▶ ACCIONES REQUERIDAS
[1] Responde con base en el texto:
(a) ¿De qué lugar se acaba de regresar, según la primera oración?
(b) ¿Qué se apodera de las calles dentro de los barrios?
(c) ¿Qué colocan los irrespetuosos en la carretera?
[2] Copia de nuevo el texto, por favor, todo lo que va desde "Y votan las" hasta "de los demás.", y cambia "carretera" por "autopista".

▶ TEXTO PROPORCIONADO
'''

Acabo de regresar de Olanchito. Pasé por Juticalpa, San Esteban, Tocoa y Sabá. Salí del caos de Tegucigalpa – sin solución— al poco presentido caos de Tocoa y Sabá. Dos ciudades jóvenes, sin gobernantes. Navegando en el desorden y la inseguridad. Agarradas a la carretera, con el derecho de vía ocupado por irrespetuosos, llenas de basura para que los transeúntes constaten que comen.
Y votan las sobras: la madera y los metales que se aglomeran en la orilla. Creen que están en la gloria, mientras adentro en sus barrios el crimen se apodera de calles, llenando de terror a sus vecinos.
La carretera está llena de baches, las aproximaciones de sus puentes, sin atender. Y caprichosamente dominadas por los irrespetuosos que colocan túmulos traicioneros, poco visibles para los automovilistas, con vendedores y agricultores que usan la vía pública para cumplir sus propósitos de irrespetar la ley y desconocer el derecho de los demás.

'''

Datos de referencia espacial:
'''

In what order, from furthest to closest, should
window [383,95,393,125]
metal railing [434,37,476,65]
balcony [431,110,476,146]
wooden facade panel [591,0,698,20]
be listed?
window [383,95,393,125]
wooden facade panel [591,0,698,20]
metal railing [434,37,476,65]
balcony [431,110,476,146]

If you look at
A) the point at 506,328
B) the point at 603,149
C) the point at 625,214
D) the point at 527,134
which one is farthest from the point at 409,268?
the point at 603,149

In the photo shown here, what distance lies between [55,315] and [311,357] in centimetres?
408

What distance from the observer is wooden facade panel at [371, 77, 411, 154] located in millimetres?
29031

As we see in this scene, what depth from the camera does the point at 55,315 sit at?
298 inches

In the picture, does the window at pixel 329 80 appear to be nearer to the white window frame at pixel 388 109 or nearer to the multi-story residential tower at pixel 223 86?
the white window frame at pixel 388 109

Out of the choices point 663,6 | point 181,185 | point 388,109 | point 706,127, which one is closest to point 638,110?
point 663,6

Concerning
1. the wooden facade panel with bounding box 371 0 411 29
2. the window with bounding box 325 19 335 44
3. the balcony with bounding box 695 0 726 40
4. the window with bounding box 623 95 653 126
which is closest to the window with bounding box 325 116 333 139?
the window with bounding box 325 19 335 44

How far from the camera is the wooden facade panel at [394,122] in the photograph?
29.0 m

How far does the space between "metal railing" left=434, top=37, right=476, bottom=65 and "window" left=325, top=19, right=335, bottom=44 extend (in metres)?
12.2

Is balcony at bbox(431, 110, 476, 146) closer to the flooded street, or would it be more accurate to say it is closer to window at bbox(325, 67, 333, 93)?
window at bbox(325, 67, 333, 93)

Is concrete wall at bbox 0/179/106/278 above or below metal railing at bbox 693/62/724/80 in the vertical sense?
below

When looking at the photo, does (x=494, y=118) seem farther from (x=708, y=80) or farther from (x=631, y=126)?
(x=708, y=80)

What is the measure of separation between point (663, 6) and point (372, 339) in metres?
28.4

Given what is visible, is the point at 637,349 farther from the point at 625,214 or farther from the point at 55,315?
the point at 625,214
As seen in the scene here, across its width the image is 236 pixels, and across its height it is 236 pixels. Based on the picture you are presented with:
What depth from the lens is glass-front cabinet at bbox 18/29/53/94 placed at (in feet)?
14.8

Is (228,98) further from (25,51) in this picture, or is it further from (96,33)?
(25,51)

'''

▶ TAREAS RESUELTAS
[1]
(a) De Olanchito.
(b) El crimen.
(c) Túmulos traicioneros, poco visibles para los automovilistas.

[2]
Y votan las sobras: la madera y los metales que se aglomeran en la orilla. Creen que están en la gloria, mientras adentro en sus barrios el crimen se apodera de calles, llenando de terror a sus vecinos.
La autopista está llena de baches, las aproximaciones de sus puentes, sin atender. Y caprichosamente dominadas por los irrespetuosos que colocan túmulos traicioneros, poco visibles para los automovilistas, con vendedores y agricultores que usan la vía pública para cumplir sus propósitos de irrespetar la ley y desconocer el derecho de los demás.